SUPPLIED ENTRIES —
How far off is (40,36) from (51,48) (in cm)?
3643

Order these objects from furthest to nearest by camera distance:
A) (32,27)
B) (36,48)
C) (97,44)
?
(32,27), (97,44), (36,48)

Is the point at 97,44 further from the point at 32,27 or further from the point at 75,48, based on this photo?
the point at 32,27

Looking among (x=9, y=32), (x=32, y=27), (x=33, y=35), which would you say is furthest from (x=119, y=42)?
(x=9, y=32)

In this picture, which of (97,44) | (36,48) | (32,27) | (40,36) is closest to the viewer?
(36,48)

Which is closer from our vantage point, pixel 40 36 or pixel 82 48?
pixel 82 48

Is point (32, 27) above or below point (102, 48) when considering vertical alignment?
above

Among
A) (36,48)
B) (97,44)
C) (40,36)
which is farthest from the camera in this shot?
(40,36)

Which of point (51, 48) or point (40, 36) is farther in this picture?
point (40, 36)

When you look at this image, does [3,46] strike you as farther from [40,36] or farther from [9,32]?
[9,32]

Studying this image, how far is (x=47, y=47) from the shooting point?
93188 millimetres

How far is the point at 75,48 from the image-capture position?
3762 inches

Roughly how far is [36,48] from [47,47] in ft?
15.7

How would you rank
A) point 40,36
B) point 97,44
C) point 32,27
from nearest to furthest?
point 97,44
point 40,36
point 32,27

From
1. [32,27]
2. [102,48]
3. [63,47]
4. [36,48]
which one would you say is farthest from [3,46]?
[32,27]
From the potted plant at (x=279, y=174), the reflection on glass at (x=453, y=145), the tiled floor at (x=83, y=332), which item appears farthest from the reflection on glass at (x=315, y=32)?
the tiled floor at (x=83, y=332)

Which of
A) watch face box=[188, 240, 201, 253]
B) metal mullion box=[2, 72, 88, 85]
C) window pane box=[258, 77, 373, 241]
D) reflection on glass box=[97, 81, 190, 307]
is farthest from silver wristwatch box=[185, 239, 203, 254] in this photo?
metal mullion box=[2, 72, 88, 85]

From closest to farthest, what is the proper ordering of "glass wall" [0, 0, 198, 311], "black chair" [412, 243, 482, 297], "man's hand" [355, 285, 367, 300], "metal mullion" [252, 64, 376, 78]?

INSTRUCTIONS FOR THE TASK —
Copy out every item above word for word, from the first line to the last.

RESPONSE —
How far off is (40,36) from (51,48) (in cm)?
3643

Order these objects from furthest to nearest by camera distance:
A) (32,27)
B) (36,48)
C) (97,44)
?
(32,27), (97,44), (36,48)

Is the point at 97,44 further from the point at 32,27 or further from the point at 75,48, based on this photo?
the point at 32,27

Looking among (x=9, y=32), (x=32, y=27), (x=33, y=35), which would you say is furthest from (x=119, y=42)?
(x=9, y=32)

In this picture, which of (97,44) | (36,48) | (32,27) | (40,36) is closest to the viewer?
(36,48)

Which is closer from our vantage point, pixel 40 36 or pixel 82 48?
pixel 82 48

Is point (32, 27) above or below point (102, 48) when considering vertical alignment?
above

Among
A) (36,48)
B) (97,44)
C) (40,36)
which is farthest from the camera in this shot?
(40,36)

Which of point (51, 48) or point (40, 36) is farther in this picture?
point (40, 36)

When you look at this image, does [3,46] strike you as farther from [40,36] or farther from [9,32]?
[9,32]

Studying this image, how far is (x=47, y=47) from the shooting point?
93188 millimetres

How far is the point at 75,48 from the image-capture position?
3762 inches

Roughly how far is [36,48] from [47,47] in ft?
15.7

How would you rank
A) point 40,36
B) point 97,44
C) point 32,27
from nearest to furthest?
point 97,44
point 40,36
point 32,27

From
1. [32,27]
2. [102,48]
3. [63,47]
4. [36,48]
which one would you say is farthest from [3,46]?
[32,27]
From the potted plant at (x=279, y=174), the reflection on glass at (x=453, y=145), the tiled floor at (x=83, y=332), which item appears farthest from the reflection on glass at (x=315, y=32)?
the tiled floor at (x=83, y=332)

Which of
A) watch face box=[188, 240, 201, 253]
B) metal mullion box=[2, 72, 88, 85]
C) window pane box=[258, 77, 373, 241]
D) reflection on glass box=[97, 81, 190, 307]
is farthest from silver wristwatch box=[185, 239, 203, 254] in this photo?
metal mullion box=[2, 72, 88, 85]

From closest to farthest, what is the proper ordering of "glass wall" [0, 0, 198, 311], "black chair" [412, 243, 482, 297], "man's hand" [355, 285, 367, 300], "metal mullion" [252, 64, 376, 78]?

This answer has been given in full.